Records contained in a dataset
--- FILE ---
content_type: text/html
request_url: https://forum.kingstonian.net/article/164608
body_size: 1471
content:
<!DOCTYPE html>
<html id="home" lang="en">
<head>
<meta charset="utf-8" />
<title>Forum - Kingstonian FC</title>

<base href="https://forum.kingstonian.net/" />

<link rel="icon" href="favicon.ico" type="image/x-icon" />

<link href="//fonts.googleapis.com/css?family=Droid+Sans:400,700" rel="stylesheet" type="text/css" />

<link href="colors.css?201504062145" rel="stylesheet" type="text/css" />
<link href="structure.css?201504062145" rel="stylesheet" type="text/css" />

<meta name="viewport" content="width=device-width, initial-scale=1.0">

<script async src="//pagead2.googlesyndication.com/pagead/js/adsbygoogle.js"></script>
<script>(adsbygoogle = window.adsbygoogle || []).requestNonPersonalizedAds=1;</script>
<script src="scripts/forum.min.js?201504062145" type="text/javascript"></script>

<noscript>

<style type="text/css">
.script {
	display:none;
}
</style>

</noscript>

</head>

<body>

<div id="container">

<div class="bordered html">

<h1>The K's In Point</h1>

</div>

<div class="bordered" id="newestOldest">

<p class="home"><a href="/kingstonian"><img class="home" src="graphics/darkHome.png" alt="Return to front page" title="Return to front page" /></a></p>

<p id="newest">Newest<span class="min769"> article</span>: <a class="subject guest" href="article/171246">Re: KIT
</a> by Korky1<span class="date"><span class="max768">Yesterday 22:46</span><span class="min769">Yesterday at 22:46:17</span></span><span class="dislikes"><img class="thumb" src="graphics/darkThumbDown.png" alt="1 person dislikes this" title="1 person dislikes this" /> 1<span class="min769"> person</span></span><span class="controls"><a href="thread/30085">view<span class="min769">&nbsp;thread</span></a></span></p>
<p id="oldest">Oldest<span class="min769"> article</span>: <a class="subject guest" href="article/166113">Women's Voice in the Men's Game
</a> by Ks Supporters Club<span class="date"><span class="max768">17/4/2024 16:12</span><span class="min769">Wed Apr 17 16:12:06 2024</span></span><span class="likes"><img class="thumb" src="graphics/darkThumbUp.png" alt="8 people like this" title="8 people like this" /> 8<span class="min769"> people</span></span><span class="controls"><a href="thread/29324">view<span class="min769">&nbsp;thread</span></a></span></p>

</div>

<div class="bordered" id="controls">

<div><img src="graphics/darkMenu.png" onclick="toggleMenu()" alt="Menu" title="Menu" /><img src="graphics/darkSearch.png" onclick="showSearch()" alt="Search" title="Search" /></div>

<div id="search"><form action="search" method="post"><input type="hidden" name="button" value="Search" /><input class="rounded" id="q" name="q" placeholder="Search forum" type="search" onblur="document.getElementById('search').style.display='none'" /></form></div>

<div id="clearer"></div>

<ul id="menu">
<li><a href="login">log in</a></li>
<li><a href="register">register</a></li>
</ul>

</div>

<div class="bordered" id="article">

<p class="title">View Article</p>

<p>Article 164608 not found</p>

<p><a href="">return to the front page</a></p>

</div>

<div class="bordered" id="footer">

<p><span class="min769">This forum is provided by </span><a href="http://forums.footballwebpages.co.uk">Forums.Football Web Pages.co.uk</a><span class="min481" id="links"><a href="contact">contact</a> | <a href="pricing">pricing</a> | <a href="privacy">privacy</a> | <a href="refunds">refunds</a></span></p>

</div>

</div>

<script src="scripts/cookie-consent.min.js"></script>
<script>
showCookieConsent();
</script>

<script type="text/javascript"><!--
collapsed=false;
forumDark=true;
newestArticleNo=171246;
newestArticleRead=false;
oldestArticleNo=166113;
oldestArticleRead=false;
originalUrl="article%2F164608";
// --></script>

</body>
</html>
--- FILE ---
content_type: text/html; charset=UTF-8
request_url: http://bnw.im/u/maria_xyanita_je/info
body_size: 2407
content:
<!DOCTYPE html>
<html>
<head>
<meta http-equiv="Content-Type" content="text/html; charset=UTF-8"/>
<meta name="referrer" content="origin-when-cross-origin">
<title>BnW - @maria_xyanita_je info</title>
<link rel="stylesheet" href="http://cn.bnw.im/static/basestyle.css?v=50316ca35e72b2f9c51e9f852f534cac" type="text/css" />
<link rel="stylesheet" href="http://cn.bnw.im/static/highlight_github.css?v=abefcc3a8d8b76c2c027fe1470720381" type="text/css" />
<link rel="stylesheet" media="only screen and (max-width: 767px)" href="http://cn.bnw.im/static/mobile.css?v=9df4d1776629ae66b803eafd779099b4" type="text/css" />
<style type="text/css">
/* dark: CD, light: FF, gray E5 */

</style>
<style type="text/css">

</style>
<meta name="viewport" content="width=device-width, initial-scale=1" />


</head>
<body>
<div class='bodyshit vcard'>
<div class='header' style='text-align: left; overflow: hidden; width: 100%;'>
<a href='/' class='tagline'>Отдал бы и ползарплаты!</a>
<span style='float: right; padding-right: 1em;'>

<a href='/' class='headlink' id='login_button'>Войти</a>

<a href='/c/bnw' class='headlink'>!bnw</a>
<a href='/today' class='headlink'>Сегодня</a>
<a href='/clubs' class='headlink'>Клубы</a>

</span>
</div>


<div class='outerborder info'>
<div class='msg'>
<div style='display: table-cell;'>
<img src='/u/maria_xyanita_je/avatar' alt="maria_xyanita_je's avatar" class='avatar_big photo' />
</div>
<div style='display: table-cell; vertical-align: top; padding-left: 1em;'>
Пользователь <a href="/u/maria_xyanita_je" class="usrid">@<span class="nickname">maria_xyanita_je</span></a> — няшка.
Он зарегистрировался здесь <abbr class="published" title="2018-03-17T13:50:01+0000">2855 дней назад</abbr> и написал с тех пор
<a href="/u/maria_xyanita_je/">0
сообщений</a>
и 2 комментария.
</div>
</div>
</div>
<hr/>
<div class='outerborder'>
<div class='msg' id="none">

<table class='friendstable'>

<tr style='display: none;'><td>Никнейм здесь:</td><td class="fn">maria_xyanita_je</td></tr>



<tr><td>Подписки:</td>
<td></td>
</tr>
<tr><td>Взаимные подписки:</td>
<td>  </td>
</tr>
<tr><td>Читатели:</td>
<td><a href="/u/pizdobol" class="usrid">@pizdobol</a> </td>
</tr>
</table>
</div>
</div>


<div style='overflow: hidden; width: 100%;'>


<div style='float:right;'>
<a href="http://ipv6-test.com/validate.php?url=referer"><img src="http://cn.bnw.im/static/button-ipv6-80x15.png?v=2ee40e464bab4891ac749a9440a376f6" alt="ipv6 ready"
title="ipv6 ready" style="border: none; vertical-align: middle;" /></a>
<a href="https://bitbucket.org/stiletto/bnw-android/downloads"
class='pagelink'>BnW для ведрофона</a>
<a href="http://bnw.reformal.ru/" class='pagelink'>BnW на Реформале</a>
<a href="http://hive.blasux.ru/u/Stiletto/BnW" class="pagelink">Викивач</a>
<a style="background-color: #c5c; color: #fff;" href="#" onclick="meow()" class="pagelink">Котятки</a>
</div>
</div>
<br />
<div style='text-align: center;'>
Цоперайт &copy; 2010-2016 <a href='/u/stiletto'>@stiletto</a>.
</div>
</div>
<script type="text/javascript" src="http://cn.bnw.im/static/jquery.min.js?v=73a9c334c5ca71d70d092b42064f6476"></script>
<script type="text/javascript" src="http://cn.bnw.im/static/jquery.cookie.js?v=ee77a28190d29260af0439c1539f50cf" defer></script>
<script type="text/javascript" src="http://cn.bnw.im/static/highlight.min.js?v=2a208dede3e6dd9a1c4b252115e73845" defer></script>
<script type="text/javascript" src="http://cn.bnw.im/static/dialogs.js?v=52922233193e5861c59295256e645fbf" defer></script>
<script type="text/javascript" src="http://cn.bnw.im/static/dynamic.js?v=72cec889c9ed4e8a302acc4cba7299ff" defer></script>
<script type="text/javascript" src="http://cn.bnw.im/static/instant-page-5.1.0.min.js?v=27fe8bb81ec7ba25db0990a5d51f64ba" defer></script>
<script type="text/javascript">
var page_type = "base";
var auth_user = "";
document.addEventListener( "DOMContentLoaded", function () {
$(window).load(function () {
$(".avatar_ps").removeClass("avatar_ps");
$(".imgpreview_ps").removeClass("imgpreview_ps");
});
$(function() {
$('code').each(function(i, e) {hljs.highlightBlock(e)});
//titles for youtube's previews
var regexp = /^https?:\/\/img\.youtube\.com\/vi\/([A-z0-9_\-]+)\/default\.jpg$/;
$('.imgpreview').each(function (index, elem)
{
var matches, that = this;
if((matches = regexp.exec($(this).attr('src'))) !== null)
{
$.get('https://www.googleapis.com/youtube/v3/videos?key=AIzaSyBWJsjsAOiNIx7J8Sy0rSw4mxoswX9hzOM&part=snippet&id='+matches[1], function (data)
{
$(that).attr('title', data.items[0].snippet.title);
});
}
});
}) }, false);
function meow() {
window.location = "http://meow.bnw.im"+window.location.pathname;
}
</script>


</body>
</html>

**Required work**
In the lines above, locate the string "table". Copy every line where it occurs.

**Solution below**
<div style='display: table-cell;'>
<div style='display: table-cell; vertical-align: top; padding-left: 1em;'>
<table class='friendstable'>
</table>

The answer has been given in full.